=== TEXTAUSZUG ===

Die Ehefrau des Klägers hat den Unfall allerdings mitverschuldet, weil sie ihrerseits nicht weit genug rechts gefahren ist und eine überzogene Bremsreaktion beim Anblick des Tanklastzuges durchgeführt hat. Ihr Fahrzeug befand sich 1,1 bis 2 m vom rechten Fahrbahnrand (Bl. 136 f. GA). Der Durchlass war auch beim Kurvenschneiden des Lkws auf der 6,10 m breiten Straße mit 2,5 m und mehr noch groß genug, um gefahrlos vorbei zu fahren (so der Sachverständige Dipl. Ing. B... in Bl. 140 a.E. GA). Erklärlich wird die überzogene Reaktion der Ehefrau des Klägers auch aus dem Umstand, dass es sich um eine junge Frau mit wenig Fahrerfahrung gehandelt hat, die zudem aufgrund ihrer Kriegserlebnisse im Kosovo "etwas ängstlich und vorsichtig" ist (Bl. 192 GA). Sie hat sich daher schon beim Anblick des Tanklastzuges in der innerörtlichen Lage "heftig erschrocken" (vgl. Bl. 44 der Strafakte 3829 Js 488/02).

=== DATENAUSZUG ===

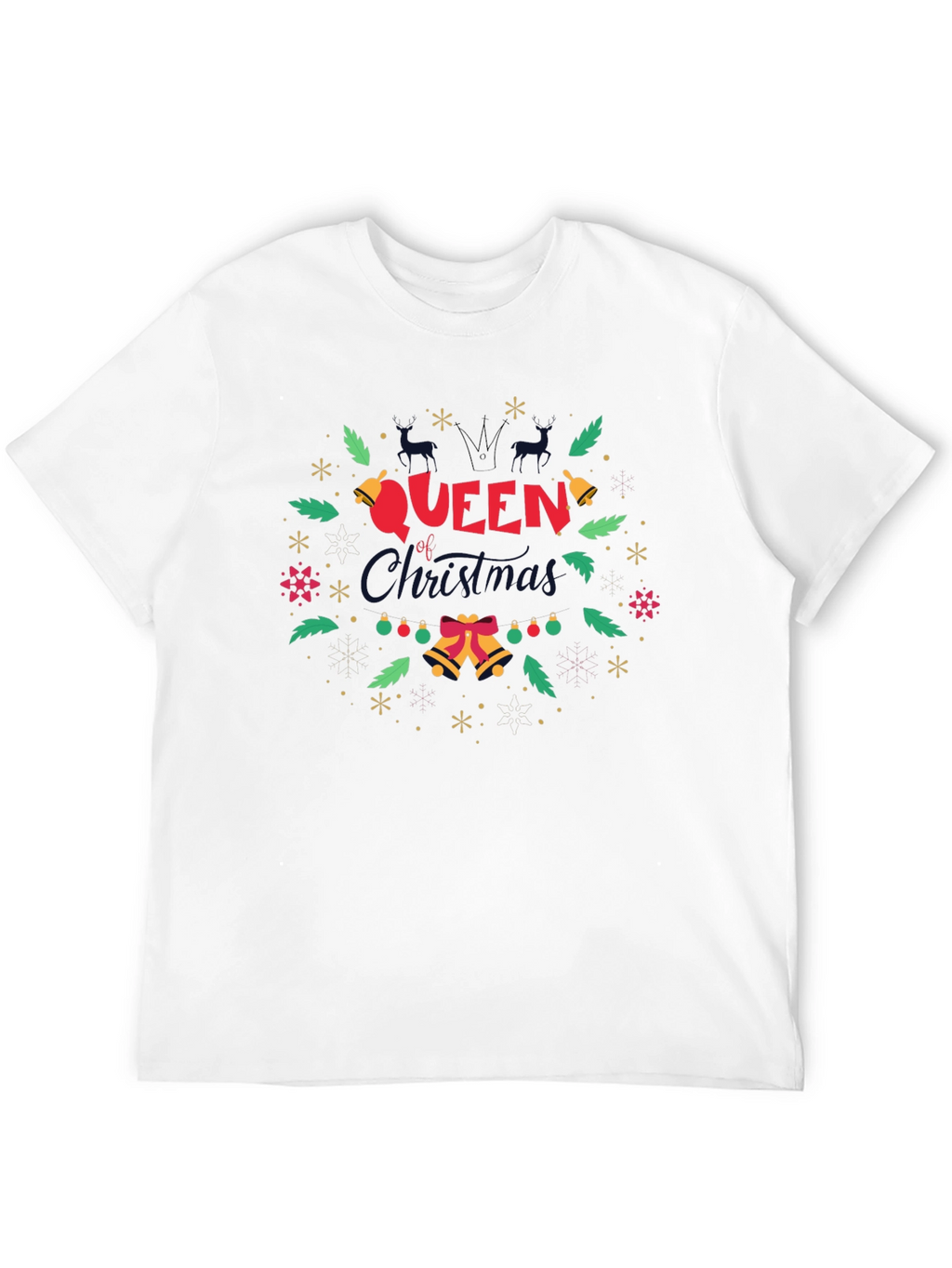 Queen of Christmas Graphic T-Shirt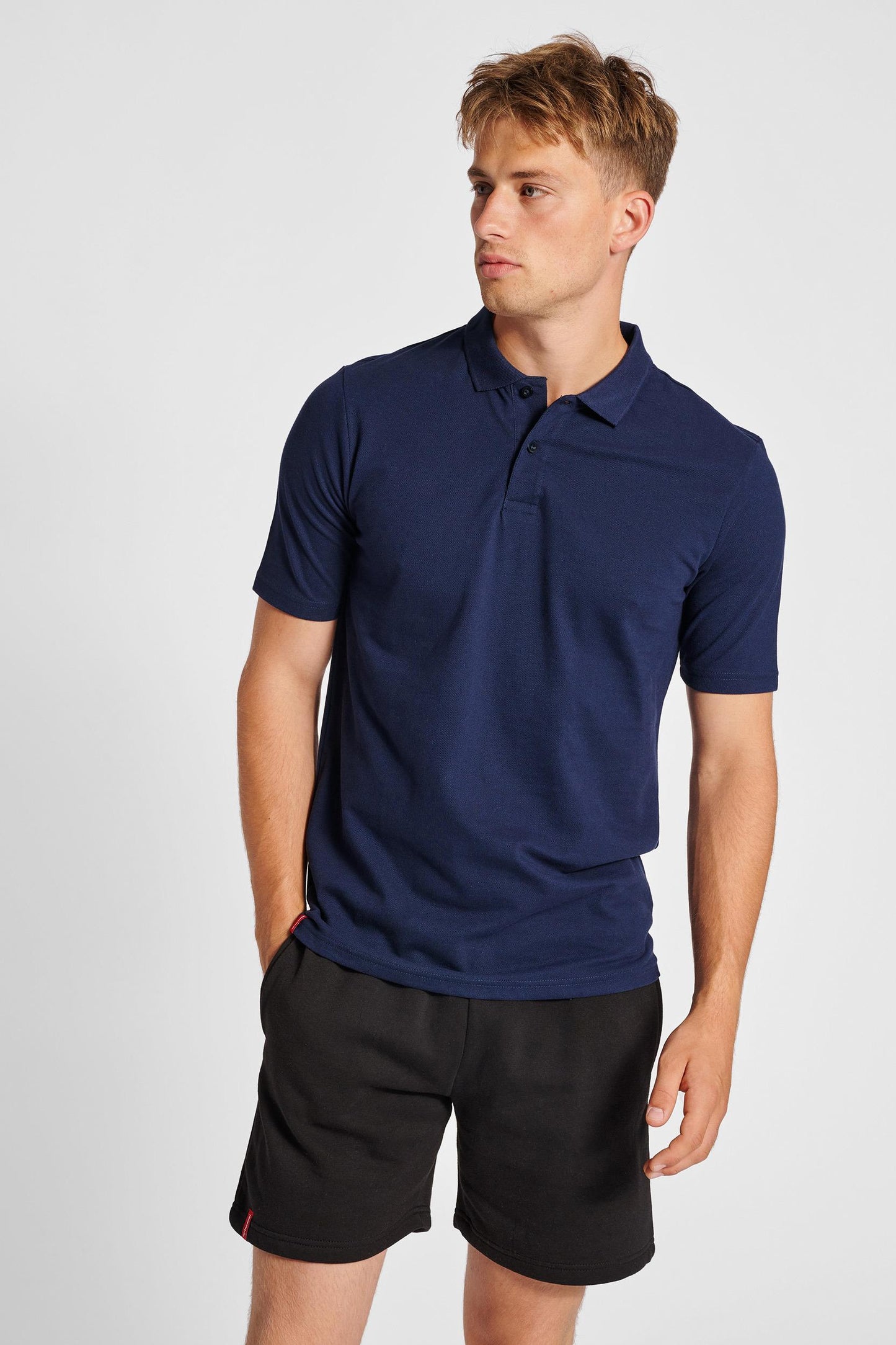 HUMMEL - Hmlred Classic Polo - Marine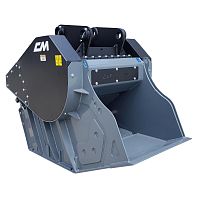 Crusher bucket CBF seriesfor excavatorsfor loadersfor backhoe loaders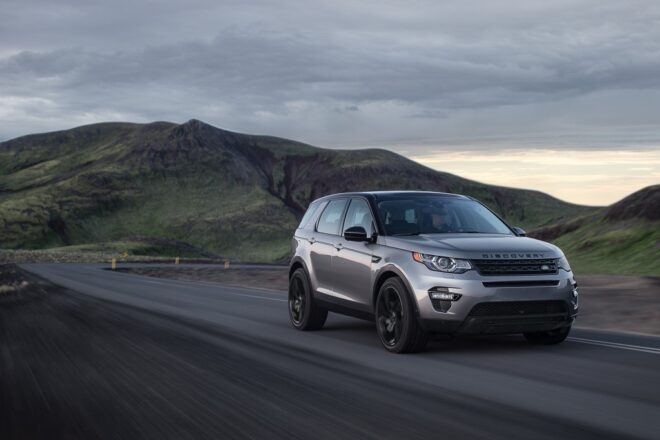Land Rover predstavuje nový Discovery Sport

===
=== DATENAUSZUG ===

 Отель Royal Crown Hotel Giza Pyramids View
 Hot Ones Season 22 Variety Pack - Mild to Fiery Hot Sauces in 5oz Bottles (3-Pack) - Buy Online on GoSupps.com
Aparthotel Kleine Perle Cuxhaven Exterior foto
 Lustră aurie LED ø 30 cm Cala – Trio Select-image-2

===

» **ÜBUNGSAUFGABEN**:
1. Übertragen Sie diesen Satz aus dem Text über den Unfall mit dem Tanklastzug ins Englische: „Die Ehefrau des Klägers hat den Unfall allerdings mitverschuldet, weil sie ihrerseits nicht weit genug rechts gefahren ist und eine überzogene Bremsreaktion beim Anblick des Tanklastzuges durchgeführt hat.“
2. Führen Sie den Text über den Unfall mit dem Tanklastzug im Anschluss an seinen letzten Satz weiter.

» **LÖSUNGEN**:
1. The plaintiff's wife did, however, share responsibility for the accident, because she, for her part, did not drive far enough to the right and reacted by braking excessively at the sight of the tanker truck.

2.
Wägt man alle Umstände ab, dann gelangt man dazu, dass der Erstbeklagte mit geringfügigem Kurvenschneiden auf breiter Straße den Unfall verursacht und verschuldet hat, wobei ihn aber wegen der geringen Kursabweichung und der verbleibenden Möglichkeit für den Gegenverkehr, gefahrlos vorbeizufahren, nur ein geringer Vorwurf trifft: Ins Gewicht fällt andererseits die höhere Betriebsgefahr des Lkws. Die Ehefrau des Klägers hat den Unfall durch ihren Fahrfehler in Form einer objektiv unnötigen und überzogenen Bremsreaktion und die partielle Nichtbeachtung des Rechtsfahrgebots gemäß § 2 Abs. 2 StVO in größerem Umfang mitverschuldet. Danach erscheint eine Haftungsverteilung von 30 : 70 angemessen. ..."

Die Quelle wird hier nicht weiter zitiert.